** EXERCISE PROMPT **
Pick up the account of Harshad Mehta and the 1992 securities scam below right after its final sentence and continue it, before the data.

** READING PASSAGE **
Scam 1992- The Real Story of Harshad Mehta — Law Insider
Harshad Shantilal mehta, the ‘Big Bull’ of the Indian Stock Market was born on 29 July, 1954 in Gujarat, India in a lower middle class Gujarati family and his father was a small businessman.
He was brought up in Maharashtra but moved with his family to Raipur in Chhatisgarh some time later.
In 1976, he came to Bombay in search of work with only Rs.40 in his pocket and from hereon, he did odd jobs for the upcoming 8 years until he landed a job as a salesman in New India Assurance Company Limited (NIACL), Bombay.
EARLY CAREER
During his time at the NIACL, Mehta became interested in the stock market. He quit his job and joined a brokerage firm ‘Harjivandas Nemidas Securities’, headed by a broker named Prasann Pranjivandas, whom he considered his Guru.
Over the course of the next several years, he worked in a number of brokerage firms until he became a member of the Bombay Stock Exchange as a broker and formed his own firm called ‘GrowMore Research and Asset Management’ in 1984. He came to be known as the ‘Amitabh Bacchan of the Stock Market’ by 1990.
1992 SECURITIES SCAM
INITIATION OF THE SCAM
After establishing his firm in 1984, Mehta started trading actively in 1986 and he gained a lot of eminent clients in 1990. The company he traded in initially was the Associated Cement Company (ACC). The shares of the company rose from Rs. 200 to nearly Rs.9000 in a matter of time and he justified it by saying that the stocks were undervalued before, stating his Replacement Cost Theory (valuation of a firm on estimating the cost of establishing it). Little was it anticipated by anyone that this was the start of a fully pre-planned scam!
BACKGROUND OF THE SCAM
The scam was fully orchestrated by Harshad Mehta using Bank Receipts and Stamp Paper which caused the whole securities market to crash leading to a systematic change in all the policies relating to the stock market.
Mehta used securities obtained from the banks against forged cheques signed by corrupt officials. He raised the stock prices through fictitious and mal-practices and sold the stocks of companies to various buyers at immensely high prices. When the scam was uncovered, the stock market hit a downfall and investors lost lakhs of money invested by them.
The index fell from 4500 to 2500 representing a loss of Rs. 100,000 crores in market capitalization. This rapid fall was the largest the stock market had ever seen.
STATUTORY LIQUIDITY RATIO (SLR) AND READY FORWARD DEALS (RFD)
During the 90’s, the banks were not allowed to invest in the stock market. Also, they were required to maintain government fixed interest bonds. These bonds were issued by the government to secure finance from the banks for developing infrastructure of the country.

** SOURCE MATERIAL **
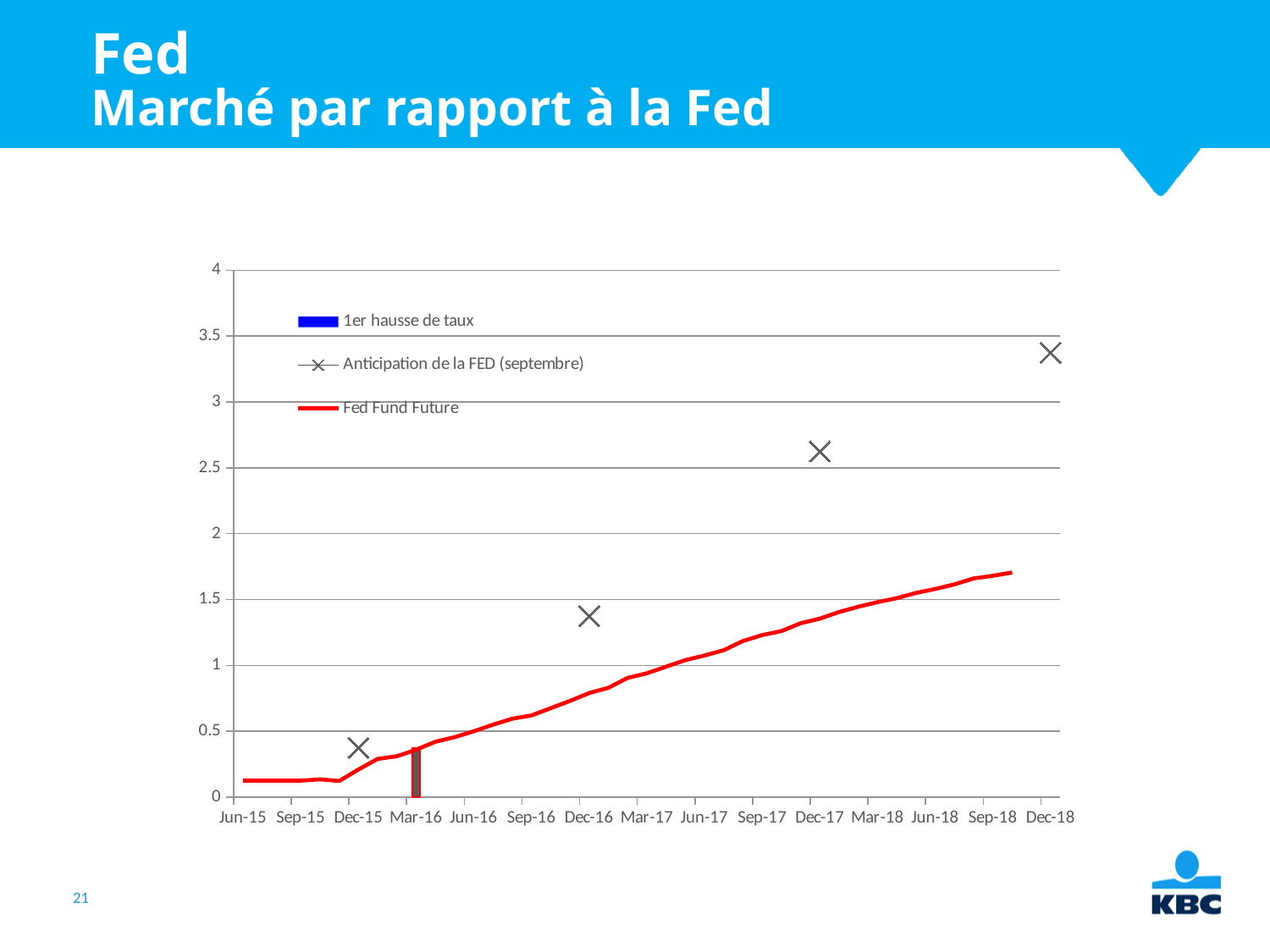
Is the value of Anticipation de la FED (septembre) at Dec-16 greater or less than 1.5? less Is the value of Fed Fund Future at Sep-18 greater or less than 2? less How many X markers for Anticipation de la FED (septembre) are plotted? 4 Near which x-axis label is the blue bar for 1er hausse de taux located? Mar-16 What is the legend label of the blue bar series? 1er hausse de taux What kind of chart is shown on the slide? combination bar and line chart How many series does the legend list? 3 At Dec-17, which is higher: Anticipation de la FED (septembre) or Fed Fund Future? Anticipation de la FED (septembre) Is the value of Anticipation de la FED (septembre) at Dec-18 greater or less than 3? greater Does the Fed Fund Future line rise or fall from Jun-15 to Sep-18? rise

** WRITTEN ANSWER **
The minimum threshold that the banks had to maintain as bonds in the 1990s was set at 38.5%. This minimum percentage that banks have to maintain in the form of bonds or other liquid assets is known as the Statutory Liquidity Ratio (SLR).
The banks sometimes face a surge in the Net demand and Time Liabilities when they are required to increase their bond holdings. During these times, instead of buying new bonds, the banks use liquid securities- the Ready Forward Deals (RFD). RFD’s are short term loans (15 days) that one bank can take from another bank. In case of RFD’s, instead of using the government bonds as collateral, the banks issue ‘Bank Receipts’ (BR).
The bank receipts were used as buying and selling of securities. This means that when one bank needed a loan, it would sell a BR to another bank for a price and after the period of 15 days was over, the borrower bank would buy its BR back from the lending bank at a higher price.
The difference in the buying and selling price was considered as the interest amount. Now, according to the RBI, the use of Bank receipts was not allowed however, due to discrepencies in the system all of this went on under its nose.
ROLE OF BROKERS AS MIDDLEMEN
The brokers emerged as middlemen in all the transactions carried out by the banks regarding RFD’s and the BR’s. Initially, their role was only to act as intermediary between two banks- to facilitate their meeting.
However, with time they started to buy and sell the securities on behalf of the banks. The borrowing and lending banks did not enter into transaction directly, but through the brokers.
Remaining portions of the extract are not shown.